An SUL should have a strong interest in IT security and compliance and must have the influence or authority within their unit to ensure that U-M IT security standards and practices are being implemented and followed. A background in information technology is helpful, but it is not required for the role.
In general, SULs are expected to commit to a minimum two-year term with an average time commitment of four to ten hours per month, depending on the size, complexity, and number of SULs in their unit. An SUL can delegate specific tasks to others in their unit but maintains the responsibility of ensuring that all tasks are completed in a timely manner.
General Responsibilities
SULs are responsible for:
- Regularly communicating with unit leadership on security related issues and alerting leadership of security risks and needed risk mitigation.
- Leveraging IA services to meet unit requirements and support unit missions.
- Ensuring their unit has established and regularly reviews appropriate unit-level security procedures in accordance with U-M policies and standards.
- Coordinating information security education and awareness for their unit.
- Sharing email, communications, and security awareness materials from IA and other sources with their unit.
- Promoting awareness and education of security policies and guidelines.
- Serving as the primary contact for monitoring and auditing of information security policy implementation.
- Providing ongoing feedback to IA of special security needs, priorities, and concerns, including possible improvements for processes, services, and technologies.
- Assisting IA in the maintenance of an inventory of sensitive and critical information assets within their unit(s) as well as any unit-unique regulatory requirements.
Specific Responsibilities
SULs are responsible for ongoing and recurring specific information security activities in their unit(s), including:
- Understanding incident reporting policies, ensuring security incidents are reported to IA in a timely manner, and acting as the focal point for incident management in the unit.
- Assisting with RECON risk assessments by clarifying scopes, identifying subject matter experts and system owners within their unit(s), and helping collect information as needed.

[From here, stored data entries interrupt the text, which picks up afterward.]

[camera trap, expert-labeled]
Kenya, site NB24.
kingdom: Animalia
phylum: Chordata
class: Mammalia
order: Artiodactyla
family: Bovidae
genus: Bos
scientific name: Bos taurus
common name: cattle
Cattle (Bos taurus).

- Collaborating with IA to resolve issues identified in Vulnerability Scanning reports, Sensitive Data Discovery reports, Risk Treatment Plans following RECON, and other IA-generated reports.
- Ensuring unit-unique services or applications have appropriate IT security controls implemented according to the Minimum Information Security Requirements for Systems, Applications, and Data.
- Identifying awareness, training, and education topics that would benefit their unit(s), and promoting IT security awareness among unit faculty and staff.
- Sharing IA security alerts, advisories, and notices with unit faculty and staff.
- Attending quarterly SUL and/or IT Security Community meetings.
- Working with unit leadership to answer annual Internal Controls information assurance certification question as part of the Internal Control Annual Certification Process.
- Coordinating with unit faculty and researchers in planning for information security requirements included in research grants and contracts.